WHAT THE EXERCISE ASKS: Omit every image, and transcribe the remaining entries exactly as given.

** start **

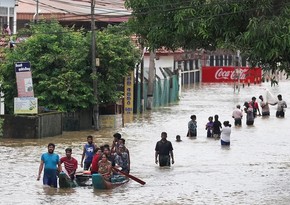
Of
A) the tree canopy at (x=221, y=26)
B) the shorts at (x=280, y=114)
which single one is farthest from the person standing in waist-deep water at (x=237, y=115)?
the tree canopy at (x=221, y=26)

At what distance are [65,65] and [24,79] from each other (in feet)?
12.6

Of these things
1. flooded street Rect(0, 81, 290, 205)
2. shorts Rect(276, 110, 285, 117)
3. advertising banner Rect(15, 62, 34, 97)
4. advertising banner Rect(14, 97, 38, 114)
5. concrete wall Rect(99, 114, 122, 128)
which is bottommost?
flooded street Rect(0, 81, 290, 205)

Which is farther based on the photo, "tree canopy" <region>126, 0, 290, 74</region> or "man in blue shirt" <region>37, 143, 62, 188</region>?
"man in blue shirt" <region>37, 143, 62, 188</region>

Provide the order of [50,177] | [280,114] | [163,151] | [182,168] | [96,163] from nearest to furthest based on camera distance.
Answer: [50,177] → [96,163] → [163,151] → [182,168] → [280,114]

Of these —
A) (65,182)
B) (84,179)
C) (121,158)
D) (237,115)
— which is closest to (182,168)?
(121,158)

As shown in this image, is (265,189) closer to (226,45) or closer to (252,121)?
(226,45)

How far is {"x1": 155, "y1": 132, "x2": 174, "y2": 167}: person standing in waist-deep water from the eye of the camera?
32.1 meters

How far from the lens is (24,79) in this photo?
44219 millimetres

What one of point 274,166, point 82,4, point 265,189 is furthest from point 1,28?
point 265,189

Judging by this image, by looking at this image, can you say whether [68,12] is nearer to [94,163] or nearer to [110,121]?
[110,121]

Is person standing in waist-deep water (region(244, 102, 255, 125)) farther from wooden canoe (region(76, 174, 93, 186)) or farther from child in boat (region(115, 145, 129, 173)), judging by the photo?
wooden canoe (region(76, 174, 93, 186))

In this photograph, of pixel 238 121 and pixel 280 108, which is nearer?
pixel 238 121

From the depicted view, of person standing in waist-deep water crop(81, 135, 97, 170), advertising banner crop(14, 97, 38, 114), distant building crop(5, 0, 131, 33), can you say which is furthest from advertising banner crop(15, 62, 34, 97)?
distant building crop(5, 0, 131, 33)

** end **

ANSWER TO THIS PROBLEM:
Of
A) the tree canopy at (x=221, y=26)
B) the shorts at (x=280, y=114)
which single one is farthest from the person standing in waist-deep water at (x=237, y=115)?
the tree canopy at (x=221, y=26)

At what distance are [65,65] and [24,79] from each other (in feet)?
12.6

Of these things
1. flooded street Rect(0, 81, 290, 205)
2. shorts Rect(276, 110, 285, 117)
3. advertising banner Rect(15, 62, 34, 97)
4. advertising banner Rect(14, 97, 38, 114)
5. concrete wall Rect(99, 114, 122, 128)
which is bottommost?
flooded street Rect(0, 81, 290, 205)

Which is farther based on the photo, "tree canopy" <region>126, 0, 290, 74</region> or "man in blue shirt" <region>37, 143, 62, 188</region>?
"man in blue shirt" <region>37, 143, 62, 188</region>

Provide the order of [50,177] | [280,114] | [163,151] | [182,168] | [96,163] from nearest to furthest based on camera distance.
Answer: [50,177] → [96,163] → [163,151] → [182,168] → [280,114]

Of these —
A) (65,182)
B) (84,179)
C) (121,158)
D) (237,115)
— which is closest to (182,168)?
(121,158)

As shown in this image, is (265,189) closer to (226,45) or closer to (252,121)?
(226,45)

How far is {"x1": 155, "y1": 132, "x2": 174, "y2": 167}: person standing in waist-deep water from the eye of the camera?
32.1 meters

How far from the lens is (24,79) in this photo?
44219 millimetres

What one of point 274,166, point 82,4, point 265,189 is furthest from point 1,28?
point 265,189

Judging by this image, by looking at this image, can you say whether [68,12] is nearer to [94,163] or nearer to [110,121]?
[110,121]

Is person standing in waist-deep water (region(244, 102, 255, 125)) farther from wooden canoe (region(76, 174, 93, 186)) or farther from child in boat (region(115, 145, 129, 173)), judging by the photo?
wooden canoe (region(76, 174, 93, 186))

In this photograph, of pixel 238 121 and pixel 280 108, which is nearer?
pixel 238 121

From the depicted view, of person standing in waist-deep water crop(81, 135, 97, 170), advertising banner crop(14, 97, 38, 114), distant building crop(5, 0, 131, 33), can you say which is furthest from advertising banner crop(15, 62, 34, 97)?
distant building crop(5, 0, 131, 33)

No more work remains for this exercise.